Records from a dataset:

* begin *

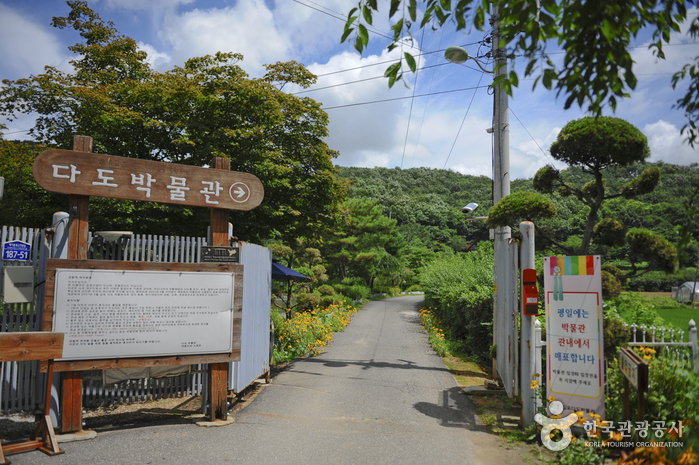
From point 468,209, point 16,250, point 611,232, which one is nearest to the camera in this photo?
point 16,250

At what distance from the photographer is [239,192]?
5.73m

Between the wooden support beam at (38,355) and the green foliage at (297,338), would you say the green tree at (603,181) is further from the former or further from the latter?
the wooden support beam at (38,355)

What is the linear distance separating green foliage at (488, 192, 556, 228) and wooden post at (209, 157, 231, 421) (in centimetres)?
476

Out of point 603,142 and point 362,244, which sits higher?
point 603,142

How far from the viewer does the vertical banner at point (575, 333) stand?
459cm

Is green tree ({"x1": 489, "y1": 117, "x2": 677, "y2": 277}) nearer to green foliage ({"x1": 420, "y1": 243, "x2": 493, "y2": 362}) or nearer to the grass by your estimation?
green foliage ({"x1": 420, "y1": 243, "x2": 493, "y2": 362})

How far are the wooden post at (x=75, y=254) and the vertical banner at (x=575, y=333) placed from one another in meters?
5.77

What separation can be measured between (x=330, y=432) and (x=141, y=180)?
13.3 feet

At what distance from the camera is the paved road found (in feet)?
14.2

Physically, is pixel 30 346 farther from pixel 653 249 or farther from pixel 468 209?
pixel 468 209

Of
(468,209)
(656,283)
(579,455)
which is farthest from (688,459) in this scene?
(656,283)

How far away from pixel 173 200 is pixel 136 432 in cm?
293

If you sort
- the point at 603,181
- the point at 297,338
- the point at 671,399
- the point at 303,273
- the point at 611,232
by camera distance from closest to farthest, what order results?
the point at 671,399
the point at 611,232
the point at 603,181
the point at 297,338
the point at 303,273

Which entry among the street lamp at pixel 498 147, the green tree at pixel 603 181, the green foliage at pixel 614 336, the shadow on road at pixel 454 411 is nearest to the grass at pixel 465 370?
the street lamp at pixel 498 147
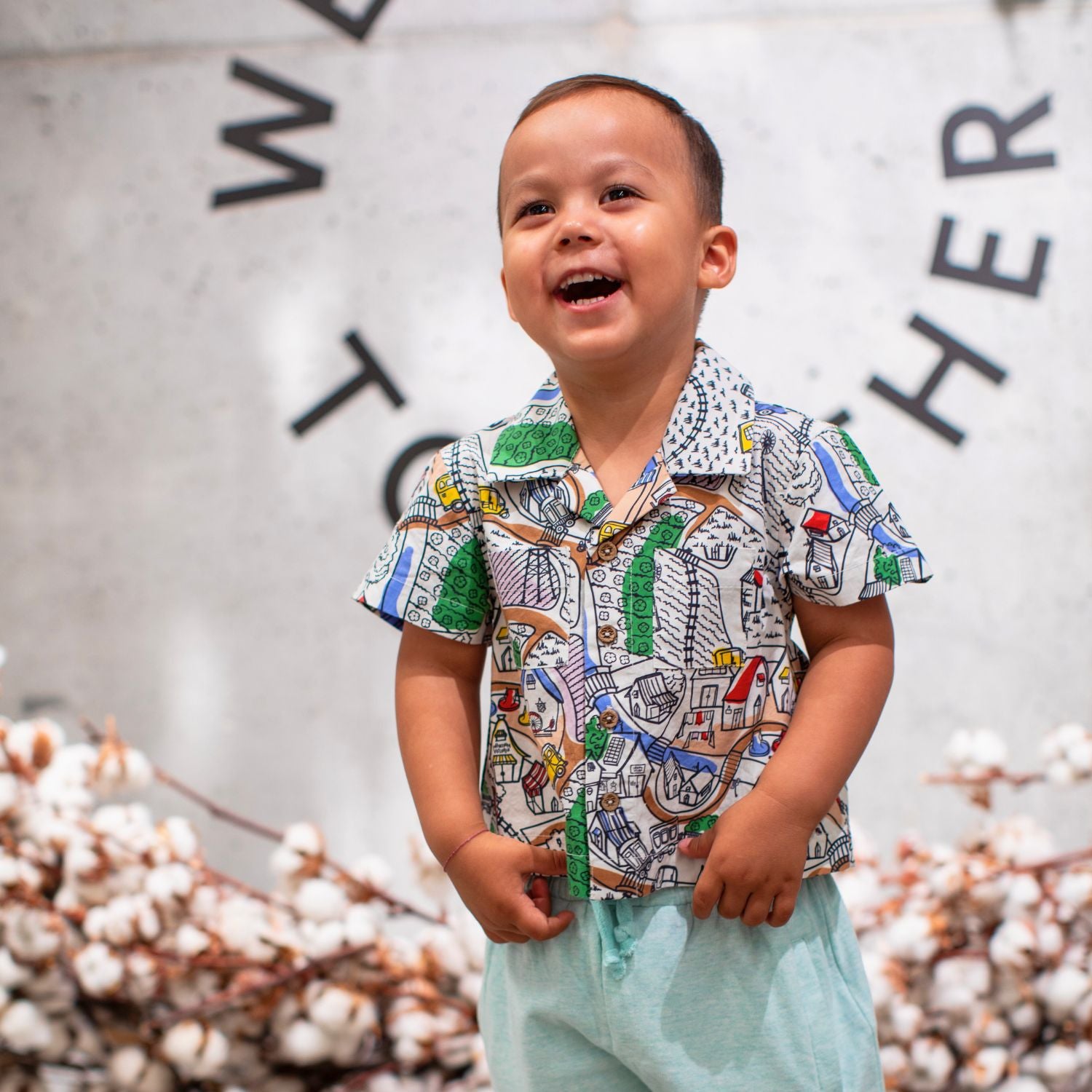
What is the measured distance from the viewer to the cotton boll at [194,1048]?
1.02 meters

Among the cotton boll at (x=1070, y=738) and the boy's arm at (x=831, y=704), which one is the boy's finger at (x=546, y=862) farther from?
the cotton boll at (x=1070, y=738)

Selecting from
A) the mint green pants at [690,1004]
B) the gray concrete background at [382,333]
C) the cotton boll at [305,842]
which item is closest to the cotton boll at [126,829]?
the cotton boll at [305,842]

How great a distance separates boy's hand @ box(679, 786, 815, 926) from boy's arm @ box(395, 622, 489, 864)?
0.14m

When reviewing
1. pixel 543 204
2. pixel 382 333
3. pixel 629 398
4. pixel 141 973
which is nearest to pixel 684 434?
pixel 629 398

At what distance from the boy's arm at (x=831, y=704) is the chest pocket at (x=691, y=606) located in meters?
0.05

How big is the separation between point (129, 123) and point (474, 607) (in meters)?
1.11

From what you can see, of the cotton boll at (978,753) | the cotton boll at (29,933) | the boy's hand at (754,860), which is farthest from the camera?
the cotton boll at (978,753)

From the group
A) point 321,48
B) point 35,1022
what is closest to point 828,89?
point 321,48

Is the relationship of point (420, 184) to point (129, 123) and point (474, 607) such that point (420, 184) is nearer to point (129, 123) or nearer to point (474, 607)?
point (129, 123)

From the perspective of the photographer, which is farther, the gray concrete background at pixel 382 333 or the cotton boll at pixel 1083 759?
the gray concrete background at pixel 382 333

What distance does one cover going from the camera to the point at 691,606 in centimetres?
66

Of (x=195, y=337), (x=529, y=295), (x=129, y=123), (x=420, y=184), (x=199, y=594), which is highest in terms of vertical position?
(x=129, y=123)

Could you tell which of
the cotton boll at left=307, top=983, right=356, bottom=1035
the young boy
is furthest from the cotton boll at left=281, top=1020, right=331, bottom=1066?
the young boy

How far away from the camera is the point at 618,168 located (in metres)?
0.66
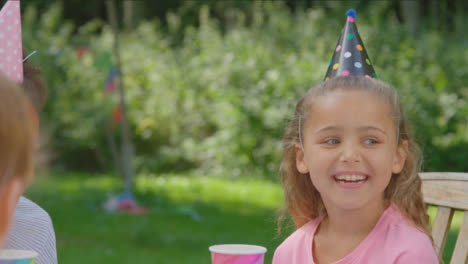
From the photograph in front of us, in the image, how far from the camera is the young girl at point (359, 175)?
175 cm

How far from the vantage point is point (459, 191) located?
2008 millimetres

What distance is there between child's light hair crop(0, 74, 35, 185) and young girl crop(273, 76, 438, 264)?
97 centimetres

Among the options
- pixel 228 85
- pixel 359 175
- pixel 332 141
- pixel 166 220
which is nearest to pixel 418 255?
pixel 359 175

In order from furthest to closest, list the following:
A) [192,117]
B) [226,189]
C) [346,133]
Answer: [192,117], [226,189], [346,133]

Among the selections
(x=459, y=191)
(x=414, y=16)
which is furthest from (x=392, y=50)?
(x=459, y=191)

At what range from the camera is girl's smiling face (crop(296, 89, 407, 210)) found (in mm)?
1753

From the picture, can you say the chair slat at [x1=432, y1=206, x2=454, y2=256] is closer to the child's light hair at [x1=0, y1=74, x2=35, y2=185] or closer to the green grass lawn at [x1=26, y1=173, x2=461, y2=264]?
the child's light hair at [x1=0, y1=74, x2=35, y2=185]

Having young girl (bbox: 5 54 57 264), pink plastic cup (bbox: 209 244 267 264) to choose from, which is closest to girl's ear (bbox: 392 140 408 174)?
pink plastic cup (bbox: 209 244 267 264)

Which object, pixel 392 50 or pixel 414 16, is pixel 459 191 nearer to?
pixel 392 50

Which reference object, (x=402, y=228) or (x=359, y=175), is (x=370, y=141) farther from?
(x=402, y=228)

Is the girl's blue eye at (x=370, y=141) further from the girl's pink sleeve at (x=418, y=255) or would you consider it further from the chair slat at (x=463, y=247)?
the chair slat at (x=463, y=247)

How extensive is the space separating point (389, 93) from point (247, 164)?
595cm

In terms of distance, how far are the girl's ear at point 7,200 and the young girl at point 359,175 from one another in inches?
37.2

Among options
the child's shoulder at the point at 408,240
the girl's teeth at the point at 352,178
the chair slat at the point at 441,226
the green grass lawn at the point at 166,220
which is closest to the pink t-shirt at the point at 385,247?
the child's shoulder at the point at 408,240
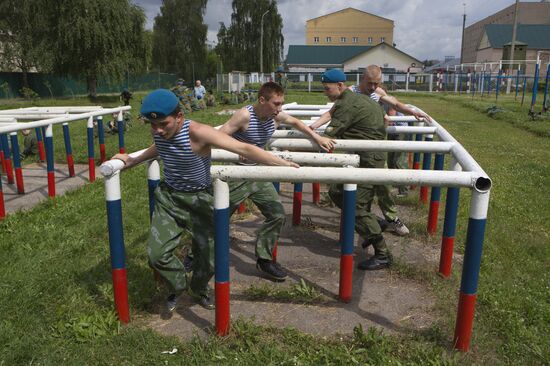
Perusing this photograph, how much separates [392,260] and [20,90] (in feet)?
102

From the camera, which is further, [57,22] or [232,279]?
[57,22]

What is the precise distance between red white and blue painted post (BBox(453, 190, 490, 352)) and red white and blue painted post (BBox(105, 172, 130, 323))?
6.20ft

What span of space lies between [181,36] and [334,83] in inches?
1989

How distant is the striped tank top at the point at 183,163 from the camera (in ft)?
9.37

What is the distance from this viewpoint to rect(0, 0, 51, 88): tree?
84.5ft

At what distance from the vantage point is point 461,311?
8.66 ft

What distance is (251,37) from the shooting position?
55.8m

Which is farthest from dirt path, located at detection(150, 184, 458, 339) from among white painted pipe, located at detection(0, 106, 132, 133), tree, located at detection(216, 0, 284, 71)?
tree, located at detection(216, 0, 284, 71)

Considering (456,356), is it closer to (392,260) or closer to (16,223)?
(392,260)

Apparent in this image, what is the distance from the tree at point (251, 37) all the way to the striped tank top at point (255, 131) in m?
53.1

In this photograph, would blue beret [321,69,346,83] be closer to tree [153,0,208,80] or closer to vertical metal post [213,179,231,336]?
vertical metal post [213,179,231,336]

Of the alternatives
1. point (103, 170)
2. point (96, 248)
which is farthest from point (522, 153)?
point (103, 170)

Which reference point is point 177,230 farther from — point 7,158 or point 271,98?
point 7,158

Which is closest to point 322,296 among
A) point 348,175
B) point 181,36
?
point 348,175
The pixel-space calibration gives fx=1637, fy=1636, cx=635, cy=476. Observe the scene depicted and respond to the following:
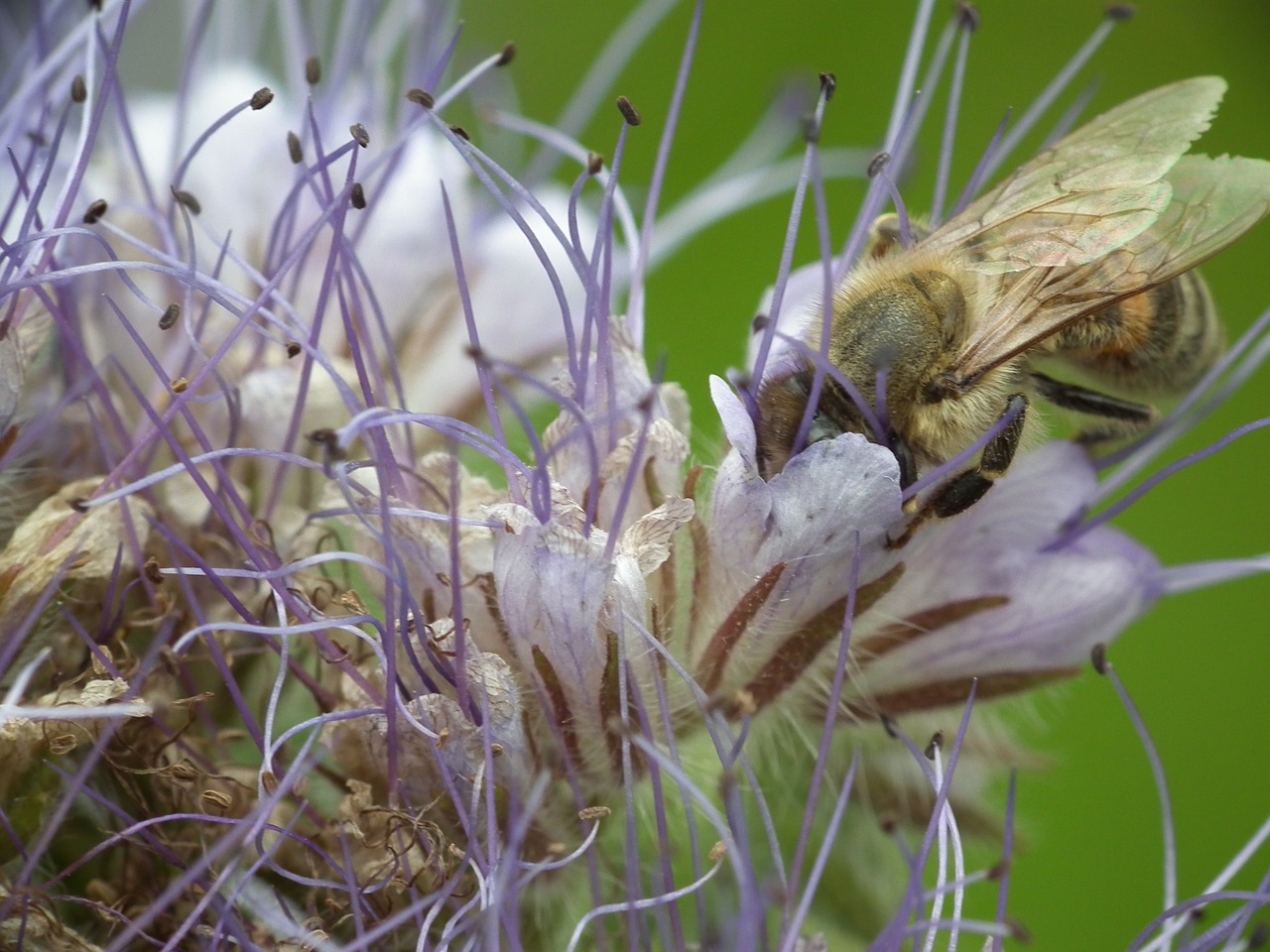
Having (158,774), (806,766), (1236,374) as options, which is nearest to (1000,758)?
(806,766)

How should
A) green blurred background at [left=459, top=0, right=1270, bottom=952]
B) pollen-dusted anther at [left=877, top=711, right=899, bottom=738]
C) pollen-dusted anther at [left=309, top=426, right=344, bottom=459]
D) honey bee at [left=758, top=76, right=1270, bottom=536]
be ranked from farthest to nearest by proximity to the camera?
green blurred background at [left=459, top=0, right=1270, bottom=952]
pollen-dusted anther at [left=877, top=711, right=899, bottom=738]
honey bee at [left=758, top=76, right=1270, bottom=536]
pollen-dusted anther at [left=309, top=426, right=344, bottom=459]

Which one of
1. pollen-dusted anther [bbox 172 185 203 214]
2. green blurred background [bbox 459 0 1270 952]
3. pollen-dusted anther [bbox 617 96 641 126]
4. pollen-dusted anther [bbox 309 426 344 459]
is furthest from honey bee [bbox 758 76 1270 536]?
green blurred background [bbox 459 0 1270 952]

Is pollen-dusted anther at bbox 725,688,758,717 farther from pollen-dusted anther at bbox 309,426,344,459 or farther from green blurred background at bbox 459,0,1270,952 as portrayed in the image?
green blurred background at bbox 459,0,1270,952

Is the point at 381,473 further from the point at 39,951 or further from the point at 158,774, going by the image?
the point at 39,951

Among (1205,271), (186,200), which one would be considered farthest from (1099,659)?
(1205,271)

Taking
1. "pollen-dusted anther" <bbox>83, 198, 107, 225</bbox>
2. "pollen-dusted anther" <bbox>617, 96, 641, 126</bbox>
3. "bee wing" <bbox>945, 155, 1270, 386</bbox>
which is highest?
"pollen-dusted anther" <bbox>617, 96, 641, 126</bbox>
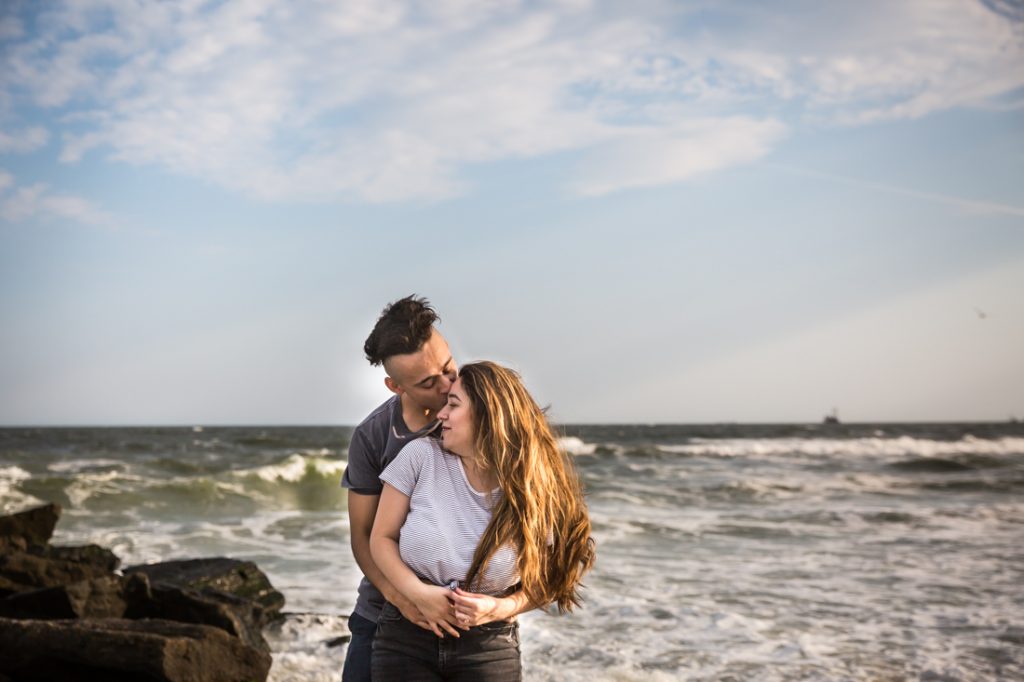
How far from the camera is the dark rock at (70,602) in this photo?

* end *

Task statement: Using the records above, extract exactly and only the lines from the one with "Which one of" through the final line, inclusive, leaving out pictures.

Output of the task:
Which one of
1. pollen-dusted anther [bbox 172 185 203 214]
2. green blurred background [bbox 459 0 1270 952]
3. pollen-dusted anther [bbox 617 96 641 126]
4. pollen-dusted anther [bbox 309 426 344 459]
is furthest from honey bee [bbox 758 76 1270 536]?
green blurred background [bbox 459 0 1270 952]

Is pollen-dusted anther at bbox 725,688,758,717 farther from pollen-dusted anther at bbox 309,426,344,459 or farther from green blurred background at bbox 459,0,1270,952 as portrayed in the image?
green blurred background at bbox 459,0,1270,952

Is the point at 381,473 further from the point at 39,951 or further from the point at 158,774, going by the image?
the point at 39,951

Among (1205,271), (186,200), which one would be considered farthest from (1099,659)?
(1205,271)

Taking
1. "pollen-dusted anther" <bbox>83, 198, 107, 225</bbox>
2. "pollen-dusted anther" <bbox>617, 96, 641, 126</bbox>
3. "bee wing" <bbox>945, 155, 1270, 386</bbox>
which is highest?
"pollen-dusted anther" <bbox>617, 96, 641, 126</bbox>
How far from the camera is the dark rock at (70,602) in this photo?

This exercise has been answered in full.